### SELECTED EXTRACT:
::::

On a more serious note…

puppy in shelter

On Thursday I attended a community forum about our local animal shelter, the Rockingham-Harrisonburg SPCA. For years many local folks have been pushing to get this shelter to adopt modern practices which would save more lives. The R-H SPCA has a much higher “euthanasia” rate than many surrounding animal shelters of similar size, type and resources.

At the forum the room was packed, and stories about the shelter’s insularity, apathy, and apparent incompetence poured out. Several former volunteers spoke out, as did well-respected rescue groups the shelter refuses to work with.

The room was electrified when a former employee (who left to go to school) spoke about the dog manager. She stated that the dog manager is abusive toward many of the dogs in her “care”, cursing them and deliberately trying to incite aggression from them so she can label them “dangerous” and put them down.

Why is this being allowed to happen? Why has this employee not been fired?

I think it’s because doing an inhumane job as a routine brutalizes the person doing it. This shelter has had such a high kill rate for so many years, that the workers have become hardened to suffering and death. With so many other shelters now saving over 90% of their animals, people whose compassion hasn’t been stunted can’t work at a high-kill shelter like this one for long.

PETA, an organization I used to respect, turns out to have this weird, cultish “kill-them-to-save-them” mentality about companion animals. I didn’t believe this when I first heard it, but I have since done my homework and it is true – they pick up or take in healthy cats and dogs, make no attempt to adopt them out, and kill 90% of them. The reasoning seems to be that death is preferable to the “slavery” of living as a pet. To date, PETA has been doing this with impunity.

::::

### REQUIRED TASKS:
(1) Summarize the blog post about the animal shelter forum in two sentences.
(2) Rewrite the part of the blog post about the animal shelter forum between "PETA, an organization" and "this with impunity.", inclusive, with "homework" changed to "research".

(Data extracted from a collection)
::::

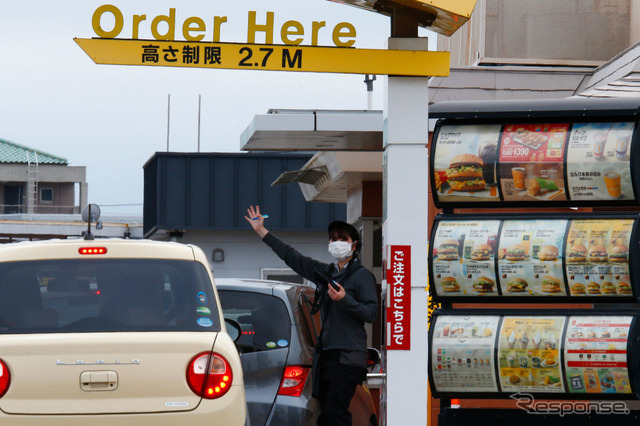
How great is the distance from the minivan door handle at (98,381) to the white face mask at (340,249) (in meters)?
2.55

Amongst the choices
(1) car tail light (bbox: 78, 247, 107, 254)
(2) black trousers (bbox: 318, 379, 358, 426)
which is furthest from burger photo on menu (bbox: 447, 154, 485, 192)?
(1) car tail light (bbox: 78, 247, 107, 254)

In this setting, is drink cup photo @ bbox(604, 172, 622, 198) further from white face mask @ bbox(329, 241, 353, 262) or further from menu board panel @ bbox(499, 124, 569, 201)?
white face mask @ bbox(329, 241, 353, 262)

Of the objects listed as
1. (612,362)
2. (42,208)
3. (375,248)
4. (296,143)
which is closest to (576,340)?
(612,362)

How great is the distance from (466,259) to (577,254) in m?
0.75

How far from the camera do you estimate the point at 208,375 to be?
6984mm

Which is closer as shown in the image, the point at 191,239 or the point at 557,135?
Result: the point at 557,135

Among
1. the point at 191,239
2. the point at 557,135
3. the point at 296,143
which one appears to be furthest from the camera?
the point at 191,239

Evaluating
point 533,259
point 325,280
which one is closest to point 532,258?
point 533,259

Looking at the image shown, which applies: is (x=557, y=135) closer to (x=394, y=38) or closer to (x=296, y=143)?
(x=394, y=38)

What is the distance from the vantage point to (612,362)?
25.3 ft

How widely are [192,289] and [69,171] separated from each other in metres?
72.1

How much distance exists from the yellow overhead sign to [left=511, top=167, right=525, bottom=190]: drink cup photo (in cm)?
90

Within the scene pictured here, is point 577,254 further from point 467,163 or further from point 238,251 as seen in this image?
point 238,251

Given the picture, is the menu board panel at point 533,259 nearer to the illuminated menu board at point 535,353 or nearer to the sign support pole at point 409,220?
the illuminated menu board at point 535,353
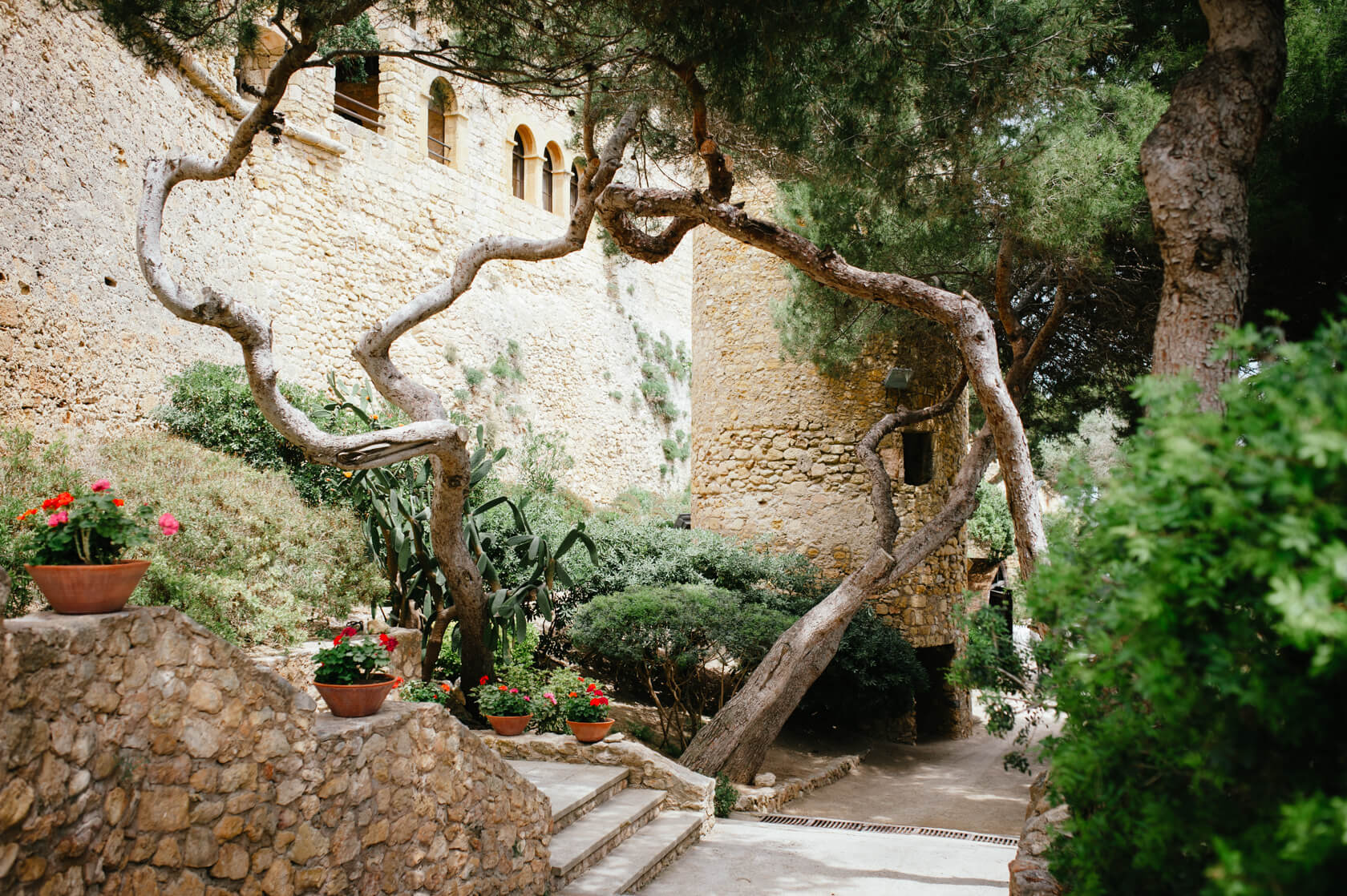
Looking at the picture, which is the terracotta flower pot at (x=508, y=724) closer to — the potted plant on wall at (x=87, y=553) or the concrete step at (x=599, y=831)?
the concrete step at (x=599, y=831)

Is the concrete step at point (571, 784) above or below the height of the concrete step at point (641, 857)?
above

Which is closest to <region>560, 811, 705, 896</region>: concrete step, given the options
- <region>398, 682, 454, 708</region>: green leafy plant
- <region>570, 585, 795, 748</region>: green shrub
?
<region>398, 682, 454, 708</region>: green leafy plant

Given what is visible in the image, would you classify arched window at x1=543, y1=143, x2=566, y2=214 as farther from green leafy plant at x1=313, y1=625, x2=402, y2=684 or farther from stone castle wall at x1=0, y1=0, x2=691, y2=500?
green leafy plant at x1=313, y1=625, x2=402, y2=684

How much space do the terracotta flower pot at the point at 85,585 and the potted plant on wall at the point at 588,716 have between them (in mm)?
3990

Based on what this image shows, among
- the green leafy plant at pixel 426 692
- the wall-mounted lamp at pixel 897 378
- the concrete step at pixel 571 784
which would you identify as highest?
the wall-mounted lamp at pixel 897 378

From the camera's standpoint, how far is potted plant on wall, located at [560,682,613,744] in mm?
6230

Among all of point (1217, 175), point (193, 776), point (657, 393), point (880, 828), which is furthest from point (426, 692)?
point (657, 393)

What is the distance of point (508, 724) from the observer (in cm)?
624

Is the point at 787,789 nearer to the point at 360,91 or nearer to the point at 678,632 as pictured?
the point at 678,632

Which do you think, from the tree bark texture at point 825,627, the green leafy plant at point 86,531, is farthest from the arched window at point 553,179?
the green leafy plant at point 86,531

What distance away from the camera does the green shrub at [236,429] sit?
8617 millimetres

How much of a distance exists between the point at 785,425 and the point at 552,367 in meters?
7.92

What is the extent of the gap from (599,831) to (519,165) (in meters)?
15.0

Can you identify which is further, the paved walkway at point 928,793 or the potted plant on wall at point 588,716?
the paved walkway at point 928,793
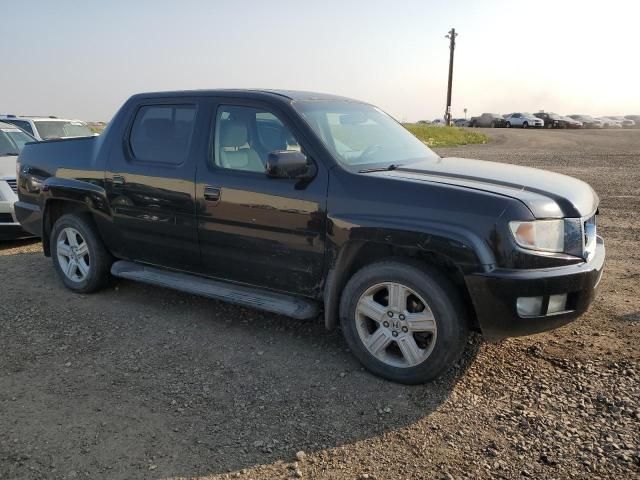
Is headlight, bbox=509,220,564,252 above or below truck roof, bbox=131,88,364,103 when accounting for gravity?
below

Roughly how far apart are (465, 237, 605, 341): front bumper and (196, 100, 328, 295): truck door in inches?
44.2

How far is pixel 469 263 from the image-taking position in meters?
3.24

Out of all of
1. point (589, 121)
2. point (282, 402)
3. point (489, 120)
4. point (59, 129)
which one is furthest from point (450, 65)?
point (282, 402)

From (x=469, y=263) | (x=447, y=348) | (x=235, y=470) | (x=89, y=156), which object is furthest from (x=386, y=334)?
(x=89, y=156)

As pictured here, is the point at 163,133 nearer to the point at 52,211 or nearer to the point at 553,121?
the point at 52,211

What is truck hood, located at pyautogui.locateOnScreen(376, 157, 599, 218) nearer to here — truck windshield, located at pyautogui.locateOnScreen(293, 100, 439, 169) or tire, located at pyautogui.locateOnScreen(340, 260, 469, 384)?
truck windshield, located at pyautogui.locateOnScreen(293, 100, 439, 169)

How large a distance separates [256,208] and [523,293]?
189cm

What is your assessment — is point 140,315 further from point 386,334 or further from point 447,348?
point 447,348

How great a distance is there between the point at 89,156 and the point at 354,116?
8.07 feet

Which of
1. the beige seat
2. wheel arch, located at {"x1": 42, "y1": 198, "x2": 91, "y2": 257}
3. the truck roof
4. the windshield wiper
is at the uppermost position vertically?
the truck roof

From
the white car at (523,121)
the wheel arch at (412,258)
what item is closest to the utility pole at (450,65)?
the white car at (523,121)

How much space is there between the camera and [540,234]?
325 centimetres

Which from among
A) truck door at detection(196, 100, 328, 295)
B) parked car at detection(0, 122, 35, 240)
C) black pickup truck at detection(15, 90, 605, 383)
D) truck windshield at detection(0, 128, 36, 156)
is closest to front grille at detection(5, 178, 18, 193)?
parked car at detection(0, 122, 35, 240)

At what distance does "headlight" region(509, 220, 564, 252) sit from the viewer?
320 cm
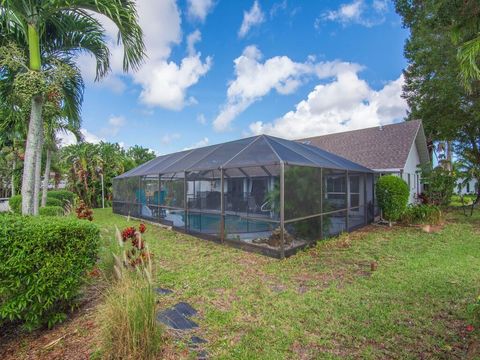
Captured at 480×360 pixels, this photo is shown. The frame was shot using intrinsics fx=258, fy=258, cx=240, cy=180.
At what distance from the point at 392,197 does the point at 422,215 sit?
4.01 feet

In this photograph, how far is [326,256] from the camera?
6.00m

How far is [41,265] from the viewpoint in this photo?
9.29 feet

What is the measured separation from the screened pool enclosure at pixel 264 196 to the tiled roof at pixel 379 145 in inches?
140

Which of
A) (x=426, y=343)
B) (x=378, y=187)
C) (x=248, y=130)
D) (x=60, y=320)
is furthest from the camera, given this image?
(x=248, y=130)

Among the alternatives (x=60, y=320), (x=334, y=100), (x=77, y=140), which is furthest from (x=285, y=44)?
(x=60, y=320)

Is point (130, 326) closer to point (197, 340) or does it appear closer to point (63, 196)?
point (197, 340)

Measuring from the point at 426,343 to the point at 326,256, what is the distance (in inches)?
128

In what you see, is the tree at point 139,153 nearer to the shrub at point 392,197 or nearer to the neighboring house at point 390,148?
the neighboring house at point 390,148

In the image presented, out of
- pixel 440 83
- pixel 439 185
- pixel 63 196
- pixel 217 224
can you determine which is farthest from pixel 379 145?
pixel 63 196

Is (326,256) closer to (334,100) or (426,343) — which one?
(426,343)

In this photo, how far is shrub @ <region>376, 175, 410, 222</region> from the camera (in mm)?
9742

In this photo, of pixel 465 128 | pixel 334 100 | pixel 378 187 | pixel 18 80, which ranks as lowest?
pixel 378 187

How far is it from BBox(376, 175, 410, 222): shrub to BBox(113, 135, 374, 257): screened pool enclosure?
520 millimetres

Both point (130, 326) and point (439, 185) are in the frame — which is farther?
point (439, 185)
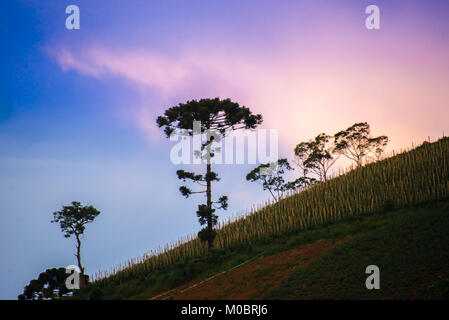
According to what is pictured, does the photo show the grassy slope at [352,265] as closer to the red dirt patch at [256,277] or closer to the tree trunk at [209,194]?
the red dirt patch at [256,277]

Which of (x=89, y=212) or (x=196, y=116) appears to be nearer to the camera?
(x=196, y=116)

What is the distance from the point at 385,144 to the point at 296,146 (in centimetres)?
1046

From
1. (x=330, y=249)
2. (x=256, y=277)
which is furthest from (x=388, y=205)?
(x=256, y=277)

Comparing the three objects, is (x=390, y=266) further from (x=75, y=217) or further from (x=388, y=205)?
(x=75, y=217)

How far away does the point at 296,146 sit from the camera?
→ 125ft

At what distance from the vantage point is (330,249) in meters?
12.1

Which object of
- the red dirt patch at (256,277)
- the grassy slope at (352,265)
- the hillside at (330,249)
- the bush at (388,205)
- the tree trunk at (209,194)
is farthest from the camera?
the tree trunk at (209,194)

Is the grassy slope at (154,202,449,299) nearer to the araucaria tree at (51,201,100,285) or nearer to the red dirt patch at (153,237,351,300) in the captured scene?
the red dirt patch at (153,237,351,300)

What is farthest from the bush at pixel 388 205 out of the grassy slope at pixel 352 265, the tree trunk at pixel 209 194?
the tree trunk at pixel 209 194

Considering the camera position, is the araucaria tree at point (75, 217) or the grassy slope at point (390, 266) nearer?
the grassy slope at point (390, 266)

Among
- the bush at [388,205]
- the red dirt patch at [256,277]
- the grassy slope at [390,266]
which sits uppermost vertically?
the bush at [388,205]

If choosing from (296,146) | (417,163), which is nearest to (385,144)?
(296,146)

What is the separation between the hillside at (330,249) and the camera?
8812 mm

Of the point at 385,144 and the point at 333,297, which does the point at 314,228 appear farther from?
the point at 385,144
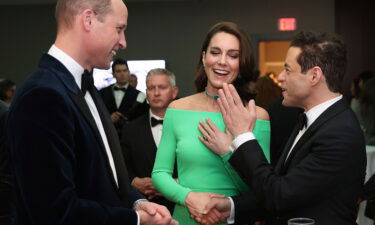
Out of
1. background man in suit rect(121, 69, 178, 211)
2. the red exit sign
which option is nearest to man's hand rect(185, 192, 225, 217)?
background man in suit rect(121, 69, 178, 211)

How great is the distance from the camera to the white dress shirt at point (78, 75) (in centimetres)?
172

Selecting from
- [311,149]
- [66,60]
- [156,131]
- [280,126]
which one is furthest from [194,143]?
[156,131]

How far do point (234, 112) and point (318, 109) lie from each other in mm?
358

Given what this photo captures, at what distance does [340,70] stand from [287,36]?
8.26 m

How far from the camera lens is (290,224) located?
167cm

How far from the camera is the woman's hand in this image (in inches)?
93.3

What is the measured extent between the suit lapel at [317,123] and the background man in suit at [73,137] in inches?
25.6

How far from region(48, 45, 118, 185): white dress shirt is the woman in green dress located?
28.3 inches

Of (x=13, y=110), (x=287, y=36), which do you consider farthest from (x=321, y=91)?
(x=287, y=36)

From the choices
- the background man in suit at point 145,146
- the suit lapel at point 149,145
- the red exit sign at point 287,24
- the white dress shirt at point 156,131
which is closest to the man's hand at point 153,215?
the background man in suit at point 145,146

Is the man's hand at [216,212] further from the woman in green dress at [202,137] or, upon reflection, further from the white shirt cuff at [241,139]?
the white shirt cuff at [241,139]

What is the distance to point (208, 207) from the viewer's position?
2.36 meters

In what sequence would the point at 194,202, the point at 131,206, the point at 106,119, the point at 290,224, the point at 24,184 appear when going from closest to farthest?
the point at 24,184 → the point at 290,224 → the point at 106,119 → the point at 131,206 → the point at 194,202

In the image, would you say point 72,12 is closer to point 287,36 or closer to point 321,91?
point 321,91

::::

### EXERCISE SOLUTIONS:
(1) At a packed community forum about the Rockingham-Harrisonburg SPCA, which has a much higher "euthanasia" rate than similar nearby shelters, former volunteers, rescue groups, and a former employee described the shelter's insularity, apathy, apparent incompetence, and a dog manager accused of abusing dogs so she can label them "dangerous" and put them down. The writer blames workers hardened by years of a high kill rate and also condemns PETA for taking in healthy cats and dogs, making no attempt to adopt them out, and killing 90% of them.

(2)
PETA, an organization I used to respect, turns out to have this weird, cultish “kill-them-to-save-them” mentality about companion animals. I didn’t believe this when I first heard it, but I have since done my research and it is true – they pick up or take in healthy cats and dogs, make no attempt to adopt them out, and kill 90% of them. The reasoning seems to be that death is preferable to the “slavery” of living as a pet. To date, PETA has been doing this with impunity.